Don't catch all exceptions
One of the best practices on exception is don't catch all exceptions. There are many reasons why this is a best practice. For example, You want to look at the application state when the exception is thrown so that you can understand exactly why the exception is thrown. The exact state is often lost when exception is caught and application is continued.
Here is another example why should not catch all the exceptions.
One team found a strange deadlock when turning on fusion binding log. After a long try and diagnose, we finally understand what is going on.
By default fusion uses IE cache to store the binding log. To do so fusion uses wininet APIs.
In this particular case, wininet hits an access violation while holding a wininet lock. the access violation exception is propogated, caught, ignored, and continued. But the wininet lock is still held.

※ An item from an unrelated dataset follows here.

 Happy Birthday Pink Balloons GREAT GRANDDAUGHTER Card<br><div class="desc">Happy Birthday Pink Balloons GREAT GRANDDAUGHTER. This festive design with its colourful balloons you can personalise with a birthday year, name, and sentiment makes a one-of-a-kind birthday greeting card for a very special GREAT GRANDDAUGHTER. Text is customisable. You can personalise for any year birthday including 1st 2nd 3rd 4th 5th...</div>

Later on when fusion calls wininet to store a log to IE cache, wininet waits on the lock indefinitely.
Comments
Anonymous
July 25, 2007
Well, the problem in that particular case is wrong lock handling. Not using try/finally with locks (critical sections) is a serious bug. One could catch just very specific exception thrown in that case, and still have the same problem. It is exactly why C# introduced 'lock' statement, to force (implicit) try/finally usage.Anonymous
July 25, 2007
No, the right action here is to crash. You have no idea when an AV happens, what kind of important data it has corrupt. You can attempt to recover. But the recovery process may cause more damage, and eventually you can't tell why the original AV happens. When something really bad happened, you want to preserve the state as much as possible so that you can tell exactly what was happening after the crash.Anonymous
July 25, 2007
OK, you are right. In case of unknown exception the right action is to crash. But it still doesn't mean one can use locks without try/finally. Well, may be C/C++ has many means of returning error, and sometimes we are awaiting for just HRESULT-like errors only. Therefore, for consistency it may be better not to handle exceptions. If that was the case, I agree with the strategy.